Capetanos’ debut middle-grade novel describes a year in the life of a 12-year-old boy as he grapples with the big questions of life.
Thomas “Tommy” Adkins Johnson is an ordinary preteen growing up in central North Carolina: “Almost everything about me seems average,” he narrates. His best friend is Kareem Brooks, but the two have drifted apart since Kareem has become more serious about playing basketball. Tommy also has a good friend, Mignon Eubanks, who’s not quite a girlfriend—at least not yet. At the beginning of his seventh-grade school year, his class takes a field trip to a planetarium, and learning about the vastness of space changes his outlook on life. He puzzles over tough questions, such as whether humans are alone in the universe. Did someone make us, he wonders, or are we just an accident? When Tommy’s uncle, Aaron, is killed in a motorcycle accident, he starts pondering death by reading obituaries and visiting graveyards. He decides that he wants to leave something behind when he passes away, so that people will know who he was. Mignon comes up with the idea of making a time capsule, which Tommy calls the “Time Box.” The process of constructing the box, deciding what to put in it, and figuring out where to bury it shapes the rest of his year.
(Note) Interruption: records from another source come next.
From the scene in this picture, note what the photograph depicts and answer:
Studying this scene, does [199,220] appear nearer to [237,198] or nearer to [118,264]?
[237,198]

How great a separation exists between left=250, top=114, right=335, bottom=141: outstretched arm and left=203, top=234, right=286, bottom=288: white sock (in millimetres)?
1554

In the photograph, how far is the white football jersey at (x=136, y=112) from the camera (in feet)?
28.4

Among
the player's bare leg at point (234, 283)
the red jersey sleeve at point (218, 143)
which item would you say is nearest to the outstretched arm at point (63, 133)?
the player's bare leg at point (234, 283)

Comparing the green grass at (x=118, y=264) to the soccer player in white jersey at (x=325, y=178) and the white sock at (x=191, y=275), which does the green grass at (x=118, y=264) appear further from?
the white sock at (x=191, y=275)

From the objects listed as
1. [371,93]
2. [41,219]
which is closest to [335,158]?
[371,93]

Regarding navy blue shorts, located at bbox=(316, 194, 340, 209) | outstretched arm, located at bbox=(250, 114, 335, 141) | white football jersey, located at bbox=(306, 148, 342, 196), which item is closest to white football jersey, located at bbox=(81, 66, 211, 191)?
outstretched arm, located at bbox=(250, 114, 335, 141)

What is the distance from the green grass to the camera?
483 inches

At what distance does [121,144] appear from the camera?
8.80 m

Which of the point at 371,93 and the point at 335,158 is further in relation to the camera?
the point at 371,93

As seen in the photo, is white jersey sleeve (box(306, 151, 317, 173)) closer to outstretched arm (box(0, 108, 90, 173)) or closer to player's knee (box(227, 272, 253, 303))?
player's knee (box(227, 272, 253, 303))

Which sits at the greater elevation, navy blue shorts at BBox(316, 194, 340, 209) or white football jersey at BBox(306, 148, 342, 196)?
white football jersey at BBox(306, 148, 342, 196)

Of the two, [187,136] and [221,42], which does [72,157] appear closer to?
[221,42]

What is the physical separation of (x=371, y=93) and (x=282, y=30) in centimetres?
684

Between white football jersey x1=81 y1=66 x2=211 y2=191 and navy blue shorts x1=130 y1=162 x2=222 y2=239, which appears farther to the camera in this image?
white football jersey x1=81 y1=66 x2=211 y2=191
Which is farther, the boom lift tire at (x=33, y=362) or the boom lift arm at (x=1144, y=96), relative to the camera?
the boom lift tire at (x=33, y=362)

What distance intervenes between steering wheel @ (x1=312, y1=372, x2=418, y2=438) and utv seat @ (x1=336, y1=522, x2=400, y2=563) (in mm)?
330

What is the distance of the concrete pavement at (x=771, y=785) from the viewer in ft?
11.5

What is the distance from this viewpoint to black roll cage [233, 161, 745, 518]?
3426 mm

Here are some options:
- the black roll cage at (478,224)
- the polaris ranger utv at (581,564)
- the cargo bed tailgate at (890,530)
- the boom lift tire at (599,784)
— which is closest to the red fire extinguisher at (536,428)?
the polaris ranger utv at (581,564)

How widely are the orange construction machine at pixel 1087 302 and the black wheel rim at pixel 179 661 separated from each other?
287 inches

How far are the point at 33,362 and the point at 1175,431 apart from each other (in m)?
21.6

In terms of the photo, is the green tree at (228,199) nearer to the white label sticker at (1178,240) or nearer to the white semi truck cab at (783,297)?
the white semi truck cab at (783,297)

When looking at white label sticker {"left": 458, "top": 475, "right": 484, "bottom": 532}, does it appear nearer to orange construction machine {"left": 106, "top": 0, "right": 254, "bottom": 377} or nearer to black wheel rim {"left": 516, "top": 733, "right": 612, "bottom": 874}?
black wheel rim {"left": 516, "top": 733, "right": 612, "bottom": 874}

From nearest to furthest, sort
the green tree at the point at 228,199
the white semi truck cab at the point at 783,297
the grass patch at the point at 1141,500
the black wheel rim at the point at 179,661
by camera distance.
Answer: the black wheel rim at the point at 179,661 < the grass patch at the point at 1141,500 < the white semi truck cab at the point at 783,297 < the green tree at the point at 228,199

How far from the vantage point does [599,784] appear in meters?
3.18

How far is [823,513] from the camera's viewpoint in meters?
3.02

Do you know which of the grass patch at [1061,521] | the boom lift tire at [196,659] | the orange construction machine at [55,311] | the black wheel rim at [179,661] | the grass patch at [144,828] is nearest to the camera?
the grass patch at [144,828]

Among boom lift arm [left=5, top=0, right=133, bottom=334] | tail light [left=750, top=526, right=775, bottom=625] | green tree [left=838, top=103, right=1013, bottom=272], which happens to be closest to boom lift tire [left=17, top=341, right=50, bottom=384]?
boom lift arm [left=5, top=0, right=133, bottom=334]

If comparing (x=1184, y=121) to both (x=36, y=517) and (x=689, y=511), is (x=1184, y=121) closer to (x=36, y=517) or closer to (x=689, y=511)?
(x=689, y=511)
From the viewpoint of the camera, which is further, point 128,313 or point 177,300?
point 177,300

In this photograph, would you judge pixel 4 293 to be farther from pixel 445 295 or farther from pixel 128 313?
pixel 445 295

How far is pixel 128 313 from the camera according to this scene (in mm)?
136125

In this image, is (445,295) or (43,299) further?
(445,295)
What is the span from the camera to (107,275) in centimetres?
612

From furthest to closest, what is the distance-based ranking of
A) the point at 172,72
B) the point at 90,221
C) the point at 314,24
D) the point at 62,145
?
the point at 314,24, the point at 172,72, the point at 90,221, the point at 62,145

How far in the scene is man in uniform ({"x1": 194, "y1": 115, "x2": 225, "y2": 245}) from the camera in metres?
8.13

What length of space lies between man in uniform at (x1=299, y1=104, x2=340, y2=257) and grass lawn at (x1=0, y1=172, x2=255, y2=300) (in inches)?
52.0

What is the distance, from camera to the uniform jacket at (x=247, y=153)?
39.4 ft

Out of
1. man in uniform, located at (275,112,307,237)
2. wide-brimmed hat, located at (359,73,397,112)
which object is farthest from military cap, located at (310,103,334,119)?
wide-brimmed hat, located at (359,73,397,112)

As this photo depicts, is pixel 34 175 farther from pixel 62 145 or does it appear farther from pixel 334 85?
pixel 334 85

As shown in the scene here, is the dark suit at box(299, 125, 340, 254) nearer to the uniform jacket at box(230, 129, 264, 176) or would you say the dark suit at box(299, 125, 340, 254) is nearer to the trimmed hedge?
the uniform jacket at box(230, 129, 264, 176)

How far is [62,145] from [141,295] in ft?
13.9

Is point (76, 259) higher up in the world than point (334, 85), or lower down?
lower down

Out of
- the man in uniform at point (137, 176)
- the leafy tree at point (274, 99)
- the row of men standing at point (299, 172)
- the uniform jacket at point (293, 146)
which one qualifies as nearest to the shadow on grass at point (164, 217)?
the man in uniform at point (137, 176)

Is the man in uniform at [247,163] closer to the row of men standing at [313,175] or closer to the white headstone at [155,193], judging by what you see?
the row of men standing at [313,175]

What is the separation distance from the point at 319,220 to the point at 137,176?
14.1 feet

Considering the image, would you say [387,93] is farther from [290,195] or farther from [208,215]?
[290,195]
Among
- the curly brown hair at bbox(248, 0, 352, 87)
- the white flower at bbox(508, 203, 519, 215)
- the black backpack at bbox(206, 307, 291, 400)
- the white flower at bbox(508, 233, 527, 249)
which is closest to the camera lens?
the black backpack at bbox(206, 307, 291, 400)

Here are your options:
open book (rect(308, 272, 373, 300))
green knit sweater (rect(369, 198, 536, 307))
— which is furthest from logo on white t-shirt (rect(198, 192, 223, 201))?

Capetanos depicts Tommy often contemplating the mysteries of girls and sex in this novel, sometimes crudely, as many adolescent boys do. However, the author also portrays his protagonist’s budding relationship with Mignon in a way that conveys mutual respect and genuine feeling, as she teaches him how to slow-dance and gives him his “first real genuine kiss.” Tommy tells his story as if talking to someone who’s unfamiliar with his 21st-century suburban world—a future archaeologist unearthing a time capsule, perhaps. Sometimes he comes across as too insightful for his age, but more often his 12-year-old voice sounds genuine. Due to some strong language, this realistic coming-of-age story will appeal to more mature preteen readers as well as adults who may be feeling nostalgic for their childhoods.
An understated, grounded account of getting older.